Bureau of Labor Statistics

Unit labor costs in the nonfarm business sector increased at an annual rate of 8.3 percent in the third quarter of 2021, reflecting a 2.9-percent increase in hourly compensation and a 5.0-percent decrease in productivity. Unit labor costs increased 4.8 percent over the last four quarters. (See chart 2 and table A1.) BLS calculates unit labor costs as the ratio of hourly compensation to labor productivity. Increases in hourly compensation tend to increase unit labor costs and increases in productivity tend to reduce them.

Labor productivity, or output per hour, is calculated by dividing an index of real output by an index of hours worked by all persons, including employees, proprietors, and unpaid family workers. The third quarter of 2021 is the fifth consecutive quarter with increases in both output and hours worked, following historic declines in those measures in the second quarter of 2020. The output index is now 1.8 percent above the level seen in the fourth quarter of 2019, the last quarter not affected by the COVID-19 pandemic, while the hours worked index remains 1.0 percent below its fourth quarter 2019 level. (See chart 3 and tables A1 and 2.)

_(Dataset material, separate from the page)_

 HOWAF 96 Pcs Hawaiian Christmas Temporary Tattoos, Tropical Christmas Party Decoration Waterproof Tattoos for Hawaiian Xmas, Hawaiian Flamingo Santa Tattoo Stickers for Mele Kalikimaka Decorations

Bureau of Labor Statistics

The nonfarm business labor productivity index is 2.9 percent higher in third-quarter 2021 than it was in fourth-quarter 2019, corresponding to an average annual growth rate of 1.6 percent during the pandemic period of fourth quarter 2019 through third quarter 2021. This rate is slightly higher than the 1.4-percent average annual growth rate during the previous business cycle—from 2007 to 2019—but below the long-term average rate since 1947 of 2.1 percent.

Manufacturing sector labor productivity decreased 1.0 percent in the third quarter of 2021, as output increased 5.7 percent and hours worked increased 6.7 percent. In the durable manufacturing sector, productivity increased 1.4 percent, with a 9.9-percent increase in output and an 8.4-percent increase in hours worked. Nondurable manufacturing sector productivity decreased 2.6 percent, as output (+1.3 percent) grew slower than hours worked (+4.0 percent). Total manufacturing sector productivity increased 2.4 percent from the same quarter a year ago. (See tables A1, 3, 4, and 5.)

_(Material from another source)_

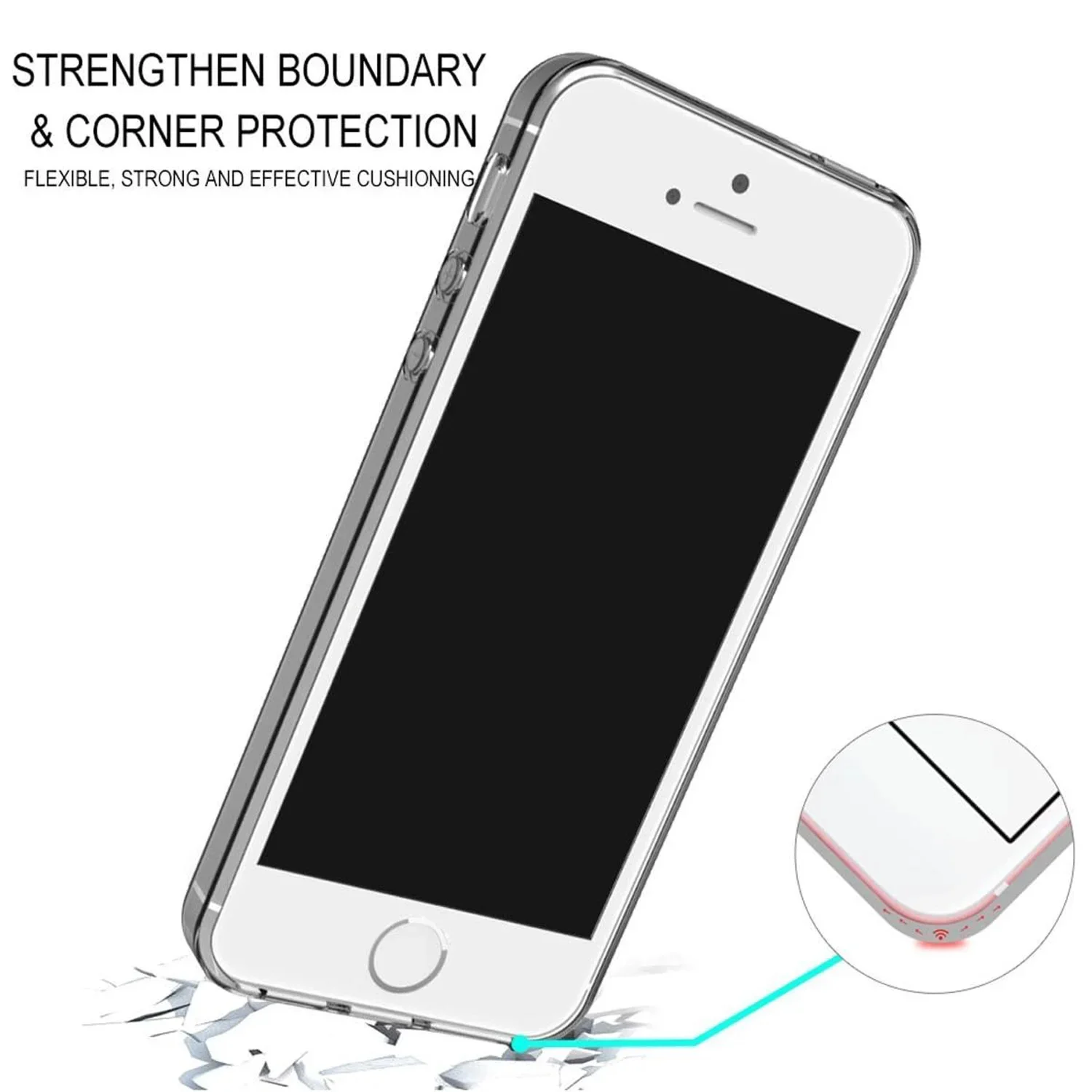 Transparent Clear Silicone Soft TPU Phone Cover Case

Manufacturing sector output is now 1.1 percent above its level in the fourth quarter of 2019, the last quarter not affected by the COVID-19 pandemic. Hours worked in manufacturing remain 3.3 percent below the fourth-quarter 2019 level. The manufacturing labor productivity index is now 4.6 percent higher than in fourth-quarter 2019, reflecting growth at a 2.6-percent annual rate during the pandemic period of fourth quarter 2019 through third quarter 2021. This rate is much higher than the 0.2-percent average annual growth rate during the previous business cycle — from 2007 to 2019 — and is just above the long-term rate of 2.3 percent per year from 1987 to 2020. (See chart 4 and tables A1 and 3.)

Unit labor costs in the total manufacturing sector increased 2.9 percent in the third quarter of 2021, reflecting a 1.9-percent increase in hourly compensation and a 1.0-percent decrease in productivity. Manufacturing unit labor costs increased 1.9 percent from the same quarter a year ago. (See tables A1 and 3.)